Thankfully though, if you love peppers and want to be able to harvest a large number, each plant is able to produce multiples. Plants do not require a lot of growing space so you can pack a lot into a single bed, or like I said, grow them in pots.
Setting Up Your Garden
Bell peppers like loose, well drained soil, so make sure that the soil in the garden bed or containers is not dense and heavy. Add nutrients to the soil with organic fertilizer or organic compost, that is well mixed in. Because bell peppers are vigorous growers, they need to be in a garden space that is located in full sun for at least eight hours out of the day.
Starting Vegetables
You can start bell peppers as seeds. You need to start your seeds 8-10 weeks before your last frost date. Then bring them out into the garden once all chance of frost has passed. Transplants are easier and can be added to a warm garden bed spaced approx 10-18 inches a part (check your tags) or 1 per square if you’re doing Square Foot Gardening.
Caring and Maintaining Peppers
Bell peppers do not require a lot of oversight before they begin to flower and bear fruit. Water thoroughly and regularly but don’t overwater the plants. Pepper roots do not like to be wet all the time and rotting will occur at the base of plants that are left to grow in soil that is constantly moist. So allow the soil to dry between watering.

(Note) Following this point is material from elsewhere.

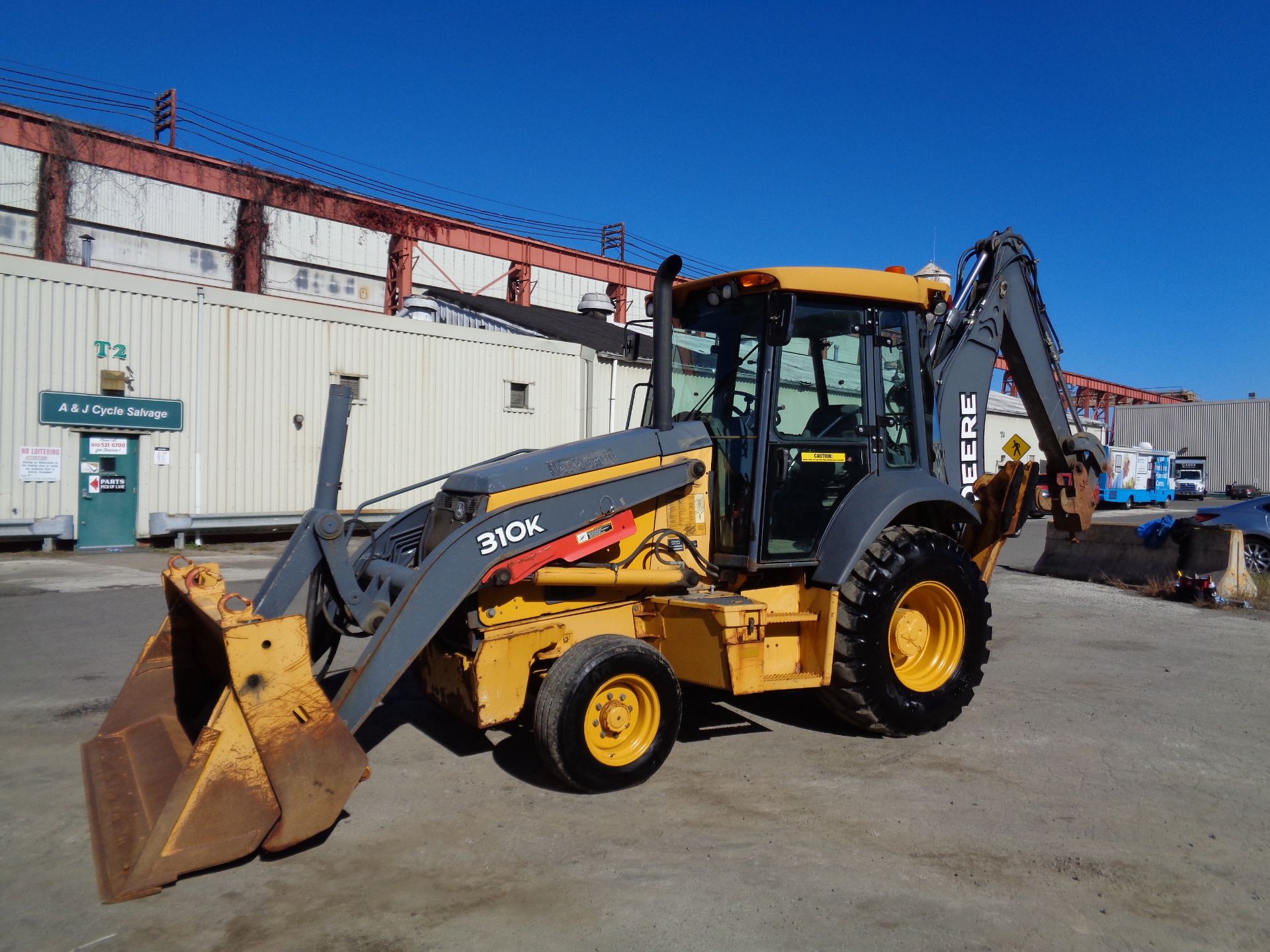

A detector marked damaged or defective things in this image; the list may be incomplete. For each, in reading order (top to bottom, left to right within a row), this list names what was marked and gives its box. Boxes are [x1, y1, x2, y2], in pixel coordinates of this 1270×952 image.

rusty steel beam [0, 102, 655, 293]
rusty steel beam [990, 355, 1178, 403]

Bell peppers are good companions to many other plants but do not plant with the brassica family. I like to plant peppers with tomatoes, basil and eggplants as companions. Support your plants with cages or stakes because they’ll start to bend once they are heavy with fruit.
Harvesting Peppers
Once the peppers begin to flower they will begin to bear fruit. There are always going to be peppers that are ready to begin growing, or are in the middle of growth, so it is important that you carefully remove each fruit from the stem. Use sharp scissors or a knife to cut your peppers off the stem, avoiding damage to the plant. The longer you let a pepper mature the sweeter it will taste.